*** Extracted data

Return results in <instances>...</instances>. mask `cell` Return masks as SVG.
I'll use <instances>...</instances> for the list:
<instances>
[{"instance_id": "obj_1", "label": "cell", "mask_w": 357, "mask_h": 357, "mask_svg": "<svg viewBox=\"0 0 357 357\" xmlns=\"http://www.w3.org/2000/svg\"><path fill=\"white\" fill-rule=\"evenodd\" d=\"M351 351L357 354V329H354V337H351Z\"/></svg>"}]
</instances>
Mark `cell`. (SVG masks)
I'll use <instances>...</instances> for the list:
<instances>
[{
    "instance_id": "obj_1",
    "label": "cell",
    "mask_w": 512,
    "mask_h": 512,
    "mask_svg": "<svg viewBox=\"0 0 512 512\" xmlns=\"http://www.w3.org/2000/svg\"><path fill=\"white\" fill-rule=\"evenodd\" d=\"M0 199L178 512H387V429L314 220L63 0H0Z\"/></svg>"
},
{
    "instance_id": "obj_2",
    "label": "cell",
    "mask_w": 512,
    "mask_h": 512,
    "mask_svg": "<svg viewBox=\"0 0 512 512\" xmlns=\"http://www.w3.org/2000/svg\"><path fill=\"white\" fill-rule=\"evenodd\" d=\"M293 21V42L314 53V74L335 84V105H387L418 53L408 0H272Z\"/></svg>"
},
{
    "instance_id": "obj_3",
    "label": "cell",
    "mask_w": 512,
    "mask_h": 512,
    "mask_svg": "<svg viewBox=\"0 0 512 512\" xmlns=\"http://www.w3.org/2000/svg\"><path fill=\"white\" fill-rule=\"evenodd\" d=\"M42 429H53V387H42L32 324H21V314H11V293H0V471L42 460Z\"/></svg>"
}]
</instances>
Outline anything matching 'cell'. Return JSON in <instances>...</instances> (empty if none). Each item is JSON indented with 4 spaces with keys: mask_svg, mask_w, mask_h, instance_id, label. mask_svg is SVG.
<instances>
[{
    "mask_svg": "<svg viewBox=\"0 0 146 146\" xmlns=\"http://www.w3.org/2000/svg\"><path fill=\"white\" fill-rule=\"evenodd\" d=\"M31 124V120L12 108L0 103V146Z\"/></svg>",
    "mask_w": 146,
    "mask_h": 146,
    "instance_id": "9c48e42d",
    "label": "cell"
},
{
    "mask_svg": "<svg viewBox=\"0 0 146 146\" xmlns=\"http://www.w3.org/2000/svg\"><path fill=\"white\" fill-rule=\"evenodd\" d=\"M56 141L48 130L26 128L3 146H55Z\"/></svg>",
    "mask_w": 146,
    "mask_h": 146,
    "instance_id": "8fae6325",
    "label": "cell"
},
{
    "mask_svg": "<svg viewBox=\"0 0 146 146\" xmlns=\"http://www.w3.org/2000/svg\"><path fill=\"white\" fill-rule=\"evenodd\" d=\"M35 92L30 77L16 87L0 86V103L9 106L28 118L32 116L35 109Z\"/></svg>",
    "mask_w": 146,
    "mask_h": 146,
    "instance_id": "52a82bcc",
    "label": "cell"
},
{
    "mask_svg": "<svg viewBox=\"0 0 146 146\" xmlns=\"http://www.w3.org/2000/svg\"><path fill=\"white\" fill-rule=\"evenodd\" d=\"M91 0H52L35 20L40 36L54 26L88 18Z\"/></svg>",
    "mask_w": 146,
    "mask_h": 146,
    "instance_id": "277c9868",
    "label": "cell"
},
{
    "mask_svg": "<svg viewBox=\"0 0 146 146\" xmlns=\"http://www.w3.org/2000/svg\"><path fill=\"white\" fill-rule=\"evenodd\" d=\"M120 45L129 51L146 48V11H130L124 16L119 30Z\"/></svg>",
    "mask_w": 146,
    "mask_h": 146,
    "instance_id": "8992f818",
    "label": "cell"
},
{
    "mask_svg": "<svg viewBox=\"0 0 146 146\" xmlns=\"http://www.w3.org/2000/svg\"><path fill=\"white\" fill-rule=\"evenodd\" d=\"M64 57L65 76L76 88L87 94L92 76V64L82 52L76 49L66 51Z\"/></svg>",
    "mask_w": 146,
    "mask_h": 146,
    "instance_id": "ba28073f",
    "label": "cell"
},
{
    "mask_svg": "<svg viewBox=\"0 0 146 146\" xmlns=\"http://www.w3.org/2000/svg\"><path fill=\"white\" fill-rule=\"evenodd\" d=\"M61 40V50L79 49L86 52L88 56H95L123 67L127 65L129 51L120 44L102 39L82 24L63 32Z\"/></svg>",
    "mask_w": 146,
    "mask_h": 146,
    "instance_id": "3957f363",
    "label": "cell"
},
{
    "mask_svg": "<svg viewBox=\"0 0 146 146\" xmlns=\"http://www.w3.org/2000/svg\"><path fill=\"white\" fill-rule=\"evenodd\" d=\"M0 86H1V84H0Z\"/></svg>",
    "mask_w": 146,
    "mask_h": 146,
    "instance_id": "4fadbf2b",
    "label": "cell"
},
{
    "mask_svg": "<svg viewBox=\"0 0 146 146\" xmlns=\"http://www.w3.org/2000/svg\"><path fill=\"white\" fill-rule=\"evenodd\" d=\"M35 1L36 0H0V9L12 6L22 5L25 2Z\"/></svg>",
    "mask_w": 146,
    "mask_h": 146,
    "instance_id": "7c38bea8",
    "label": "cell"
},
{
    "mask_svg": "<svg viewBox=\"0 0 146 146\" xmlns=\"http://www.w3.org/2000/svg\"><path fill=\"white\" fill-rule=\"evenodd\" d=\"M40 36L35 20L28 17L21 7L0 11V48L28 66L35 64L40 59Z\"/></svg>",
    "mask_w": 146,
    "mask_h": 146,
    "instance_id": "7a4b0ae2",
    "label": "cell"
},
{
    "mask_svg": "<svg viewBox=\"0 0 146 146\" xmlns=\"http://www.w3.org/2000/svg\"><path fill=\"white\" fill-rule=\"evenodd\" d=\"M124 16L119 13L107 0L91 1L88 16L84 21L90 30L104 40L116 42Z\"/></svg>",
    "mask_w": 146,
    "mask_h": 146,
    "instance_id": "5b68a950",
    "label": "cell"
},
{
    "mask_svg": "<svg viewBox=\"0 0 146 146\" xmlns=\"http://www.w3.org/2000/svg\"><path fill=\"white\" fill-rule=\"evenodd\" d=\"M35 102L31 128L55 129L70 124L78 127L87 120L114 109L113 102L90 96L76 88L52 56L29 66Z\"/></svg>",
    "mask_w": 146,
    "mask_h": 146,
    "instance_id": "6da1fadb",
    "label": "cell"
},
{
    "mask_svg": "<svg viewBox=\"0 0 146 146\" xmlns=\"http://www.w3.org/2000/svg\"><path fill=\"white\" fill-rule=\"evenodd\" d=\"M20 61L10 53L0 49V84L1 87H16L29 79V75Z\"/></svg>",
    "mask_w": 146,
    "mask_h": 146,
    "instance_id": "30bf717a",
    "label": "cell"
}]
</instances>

******

Please set out every line of all the items above as a Markdown table with the columns "No." and "Line", numbering each row and leaving out blank lines.

| No. | Line |
|---|---|
| 1 | Return results in <instances>...</instances>. mask `cell` Return masks as SVG. |
| 2 | I'll use <instances>...</instances> for the list: |
| 3 | <instances> |
| 4 | [{"instance_id": "obj_1", "label": "cell", "mask_w": 357, "mask_h": 357, "mask_svg": "<svg viewBox=\"0 0 357 357\" xmlns=\"http://www.w3.org/2000/svg\"><path fill=\"white\" fill-rule=\"evenodd\" d=\"M351 351L357 354V329H354V337H351Z\"/></svg>"}] |
| 5 | </instances> |
| 6 | Mark `cell`. (SVG masks) |
| 7 | I'll use <instances>...</instances> for the list: |
| 8 | <instances> |
| 9 | [{ |
| 10 |     "instance_id": "obj_1", |
| 11 |     "label": "cell", |
| 12 |     "mask_w": 512, |
| 13 |     "mask_h": 512, |
| 14 |     "mask_svg": "<svg viewBox=\"0 0 512 512\" xmlns=\"http://www.w3.org/2000/svg\"><path fill=\"white\" fill-rule=\"evenodd\" d=\"M0 199L178 512H387V429L314 220L63 0H0Z\"/></svg>" |
| 15 | }, |
| 16 | { |
| 17 |     "instance_id": "obj_2", |
| 18 |     "label": "cell", |
| 19 |     "mask_w": 512, |
| 20 |     "mask_h": 512, |
| 21 |     "mask_svg": "<svg viewBox=\"0 0 512 512\" xmlns=\"http://www.w3.org/2000/svg\"><path fill=\"white\" fill-rule=\"evenodd\" d=\"M293 21V42L314 53V74L335 84V105H387L418 53L408 0H272Z\"/></svg>" |
| 22 | }, |
| 23 | { |
| 24 |     "instance_id": "obj_3", |
| 25 |     "label": "cell", |
| 26 |     "mask_w": 512, |
| 27 |     "mask_h": 512, |
| 28 |     "mask_svg": "<svg viewBox=\"0 0 512 512\" xmlns=\"http://www.w3.org/2000/svg\"><path fill=\"white\" fill-rule=\"evenodd\" d=\"M42 429H53V387H42L32 324H21V314H11V293H0V471L42 460Z\"/></svg>" |
| 29 | }] |
| 30 | </instances> |
| 31 | Outline anything matching 'cell'. Return JSON in <instances>...</instances> (empty if none). Each item is JSON indented with 4 spaces with keys: mask_svg, mask_w, mask_h, instance_id, label. mask_svg is SVG. |
| 32 | <instances> |
| 33 | [{ |
| 34 |     "mask_svg": "<svg viewBox=\"0 0 146 146\" xmlns=\"http://www.w3.org/2000/svg\"><path fill=\"white\" fill-rule=\"evenodd\" d=\"M31 124V120L12 108L0 103V146Z\"/></svg>", |
| 35 |     "mask_w": 146, |
| 36 |     "mask_h": 146, |
| 37 |     "instance_id": "9c48e42d", |
| 38 |     "label": "cell" |
| 39 | }, |
| 40 | { |
| 41 |     "mask_svg": "<svg viewBox=\"0 0 146 146\" xmlns=\"http://www.w3.org/2000/svg\"><path fill=\"white\" fill-rule=\"evenodd\" d=\"M56 141L48 130L26 128L3 146H55Z\"/></svg>", |
| 42 |     "mask_w": 146, |
| 43 |     "mask_h": 146, |
| 44 |     "instance_id": "8fae6325", |
| 45 |     "label": "cell" |
| 46 | }, |
| 47 | { |
| 48 |     "mask_svg": "<svg viewBox=\"0 0 146 146\" xmlns=\"http://www.w3.org/2000/svg\"><path fill=\"white\" fill-rule=\"evenodd\" d=\"M35 92L30 77L16 87L0 86V103L9 106L28 118L32 116L35 109Z\"/></svg>", |
| 49 |     "mask_w": 146, |
| 50 |     "mask_h": 146, |
| 51 |     "instance_id": "52a82bcc", |
| 52 |     "label": "cell" |
| 53 | }, |
| 54 | { |
| 55 |     "mask_svg": "<svg viewBox=\"0 0 146 146\" xmlns=\"http://www.w3.org/2000/svg\"><path fill=\"white\" fill-rule=\"evenodd\" d=\"M91 0H52L35 20L40 36L54 26L88 18Z\"/></svg>", |
| 56 |     "mask_w": 146, |
| 57 |     "mask_h": 146, |
| 58 |     "instance_id": "277c9868", |
| 59 |     "label": "cell" |
| 60 | }, |
| 61 | { |
| 62 |     "mask_svg": "<svg viewBox=\"0 0 146 146\" xmlns=\"http://www.w3.org/2000/svg\"><path fill=\"white\" fill-rule=\"evenodd\" d=\"M120 45L129 51L146 48V11H130L124 16L119 30Z\"/></svg>", |
| 63 |     "mask_w": 146, |
| 64 |     "mask_h": 146, |
| 65 |     "instance_id": "8992f818", |
| 66 |     "label": "cell" |
| 67 | }, |
| 68 | { |
| 69 |     "mask_svg": "<svg viewBox=\"0 0 146 146\" xmlns=\"http://www.w3.org/2000/svg\"><path fill=\"white\" fill-rule=\"evenodd\" d=\"M64 57L65 76L76 88L87 94L92 76V64L82 52L76 49L66 51Z\"/></svg>", |
| 70 |     "mask_w": 146, |
| 71 |     "mask_h": 146, |
| 72 |     "instance_id": "ba28073f", |
| 73 |     "label": "cell" |
| 74 | }, |
| 75 | { |
| 76 |     "mask_svg": "<svg viewBox=\"0 0 146 146\" xmlns=\"http://www.w3.org/2000/svg\"><path fill=\"white\" fill-rule=\"evenodd\" d=\"M61 40V50L79 49L86 52L88 56H95L123 67L127 65L129 51L120 44L102 39L82 24L63 32Z\"/></svg>", |
| 77 |     "mask_w": 146, |
| 78 |     "mask_h": 146, |
| 79 |     "instance_id": "3957f363", |
| 80 |     "label": "cell" |
| 81 | }, |
| 82 | { |
| 83 |     "mask_svg": "<svg viewBox=\"0 0 146 146\" xmlns=\"http://www.w3.org/2000/svg\"><path fill=\"white\" fill-rule=\"evenodd\" d=\"M0 86H1V84H0Z\"/></svg>", |
| 84 |     "mask_w": 146, |
| 85 |     "mask_h": 146, |
| 86 |     "instance_id": "4fadbf2b", |
| 87 |     "label": "cell" |
| 88 | }, |
| 89 | { |
| 90 |     "mask_svg": "<svg viewBox=\"0 0 146 146\" xmlns=\"http://www.w3.org/2000/svg\"><path fill=\"white\" fill-rule=\"evenodd\" d=\"M35 1L36 0H0V9L12 6L22 5L25 2Z\"/></svg>", |
| 91 |     "mask_w": 146, |
| 92 |     "mask_h": 146, |
| 93 |     "instance_id": "7c38bea8", |
| 94 |     "label": "cell" |
| 95 | }, |
| 96 | { |
| 97 |     "mask_svg": "<svg viewBox=\"0 0 146 146\" xmlns=\"http://www.w3.org/2000/svg\"><path fill=\"white\" fill-rule=\"evenodd\" d=\"M40 36L35 20L28 17L21 7L0 11V48L28 66L35 64L40 59Z\"/></svg>", |
| 98 |     "mask_w": 146, |
| 99 |     "mask_h": 146, |
| 100 |     "instance_id": "7a4b0ae2", |
| 101 |     "label": "cell" |
| 102 | }, |
| 103 | { |
| 104 |     "mask_svg": "<svg viewBox=\"0 0 146 146\" xmlns=\"http://www.w3.org/2000/svg\"><path fill=\"white\" fill-rule=\"evenodd\" d=\"M124 16L119 13L107 0L91 1L88 16L84 21L90 30L104 40L116 42Z\"/></svg>", |
| 105 |     "mask_w": 146, |
| 106 |     "mask_h": 146, |
| 107 |     "instance_id": "5b68a950", |
| 108 |     "label": "cell" |
| 109 | }, |
| 110 | { |
| 111 |     "mask_svg": "<svg viewBox=\"0 0 146 146\" xmlns=\"http://www.w3.org/2000/svg\"><path fill=\"white\" fill-rule=\"evenodd\" d=\"M35 102L31 128L55 129L70 124L78 127L87 120L114 109L113 102L90 96L76 88L52 56L29 66Z\"/></svg>", |
| 112 |     "mask_w": 146, |
| 113 |     "mask_h": 146, |
| 114 |     "instance_id": "6da1fadb", |
| 115 |     "label": "cell" |
| 116 | }, |
| 117 | { |
| 118 |     "mask_svg": "<svg viewBox=\"0 0 146 146\" xmlns=\"http://www.w3.org/2000/svg\"><path fill=\"white\" fill-rule=\"evenodd\" d=\"M20 61L10 53L0 49V84L1 87H16L29 79V75Z\"/></svg>", |
| 119 |     "mask_w": 146, |
| 120 |     "mask_h": 146, |
| 121 |     "instance_id": "30bf717a", |
| 122 |     "label": "cell" |
| 123 | }] |
| 124 | </instances> |